In the 1990s, before Lil Bub and Grumpy Cat took the internet by storm, a very large cat was making a name for itself in Pittsburgh. On August 26, the Oaks Theater will present the premiere of Frank and the Wondercat, a film about the special bond between a local man and his famous feline friend.
The feature documentary by Tony Massil and Pablo Alvarez-Mesa follows Frank Furko, an 80-year old eccentric living in the Pittsburgh suburb of Plum. Taking stock of his life, Furko tries to reconcile with the 40 years working on the family farm with his domineering father, the end of his 20-year marriage, and his role as a celebrity derived from an unusual but deeply felt friendship with Pudgie Wudgie, his 20-pound performing house cat. From humble beginnings training in their Pittsburgh living room to NFL tailgate parties, the National Enquirer and The Maury Povich show, this is a portrait of their odyssey together. Shown through Furko’s homemade VHS archives – footage that is equal parts hilarious, bizarre and beautiful – their relationship was a remarkable testament to the power of interspecies connection. [Synopsis courtesy of IMDB]
Frank and the Wondercat screens at 8 p.m. Doors open at 7 p.m. A pre-show event with Humane Animal Rescue will feature adoptable cats and kittens, giveaways, raffles, and information about the shelter. A meet-and-greet with Furko will take place after the show. Tickets cost $8-10.
Skipping stones usually conjures images of lazy summer afternoons spent by the lake. But for one very specific subculture, the act means so much more. On August 17, Row House Cinema explores how a fun pastime became a sport with the Pittsburgh premiere of Skips Stones For Fudge.

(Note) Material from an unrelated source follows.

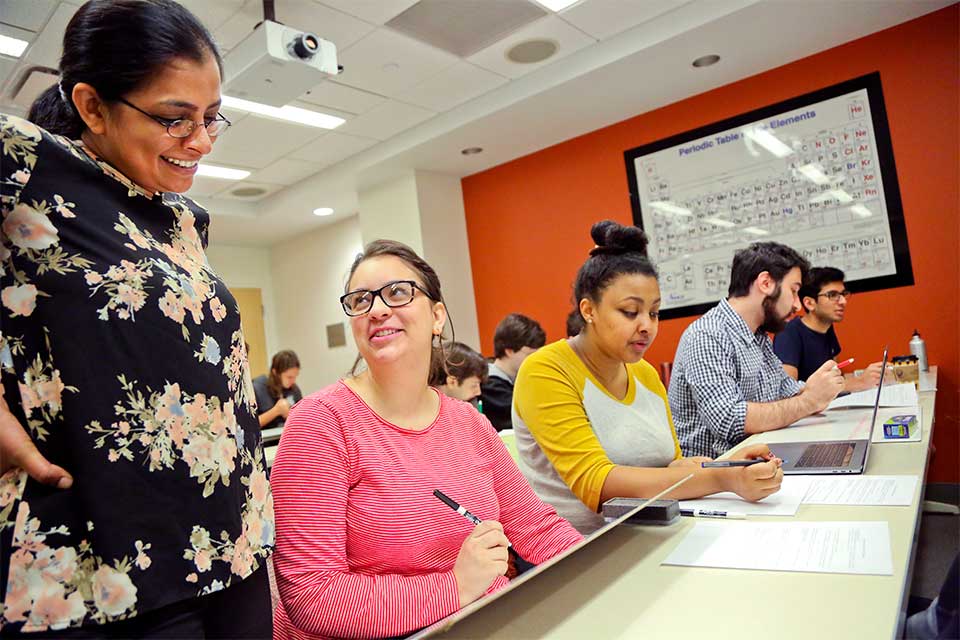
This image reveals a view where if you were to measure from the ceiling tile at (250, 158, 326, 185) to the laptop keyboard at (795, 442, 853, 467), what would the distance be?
15.0ft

The documentary from directors Ryan Seitz and Daniel Skaggs capture the drama that occurs when the Zen art of stone skipping meets the competitive nature of mankind. Although the sport is relatively unknown to the masses, it is steeped in tradition, bitter rivalries and the constant pursuit for the Guinness World Record.
For over a decade, Russ “Rock Bottom” Byars and Kurt “Mountain Man” Steiner have endured a rivalry that lifted competitive stone skipping to unthinkable heights. Tested by physical ailments, emotional hardships and the rise of young talent, these obscure legends fight to cement their place in the record books. [Synopsis courtesy of Highway Goat Productions]

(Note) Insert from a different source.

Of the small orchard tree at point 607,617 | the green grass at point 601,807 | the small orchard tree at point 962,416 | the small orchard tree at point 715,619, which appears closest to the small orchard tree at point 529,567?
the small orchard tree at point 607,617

Skips Stones For Fudge screens at 7 p.m. Event includes an interview with special guests Kurt “Mountain Man” Steiner, Dave “Spiderman” Ohmer, and Russ “Rock Bottom” Byars. Tickets cost $9.

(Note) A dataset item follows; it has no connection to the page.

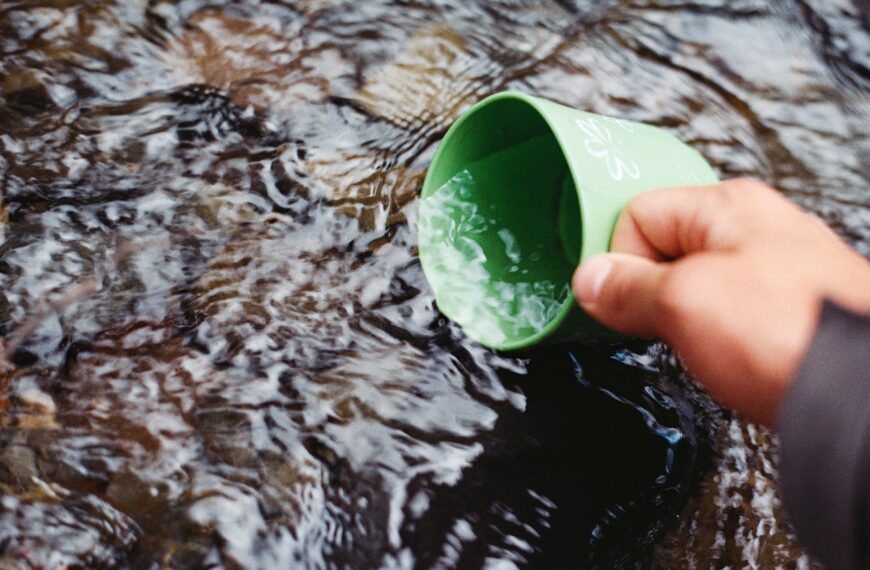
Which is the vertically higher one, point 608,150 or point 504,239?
point 608,150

After the film, join Steiner, Ohmer, and Byars as they demonstrate their skills on the Allegheny River under the 40th Street Bridge. The post-screening event begins at 8:30 p.m. and is free and open to the public.
In 1996, the locally produced documentary Struggles in Steel: A Story of African-American Steelworkers premiered at the Sundance Film Festival, bringing to light the forgotten contributors to an industry that defined Pittsburgh. On June 8, The Battle of Homestead Foundation will present a special screening of the film at the historic Pump House.
When a local television station did a program about the closing of the major steel mills in the Pittsburgh region, Ray Henderson, a former mill worker who had worked in the mills for 18 years, couldn’t help but notice that not one Black worker was shown. This despite the fact that African-American workers had formed a critical part of the labor force in western Pennsylvania for 125 years.
With his old friend and independent filmmaker Tony Buba, Henderson set out to collaborate on a history of African-Americans and their contributions not just to the steel industry, but to the labor movement itself. Through eloquent living witnesses and revelatory archival footage, the film presents a striking counterpoint to the stereotypical Black male image.
Featuring interviews with over 70 African-American workers, Struggles In Steel documents the shameful history of discrimination against Black workers and one heroic campaign where they won equality on the job. (Synopsis courtesy of Braddock Films)
The Struggles in Steel screening takes place from 7-9 p.m. and includes a discussion with Buba. The event is free and open to the public.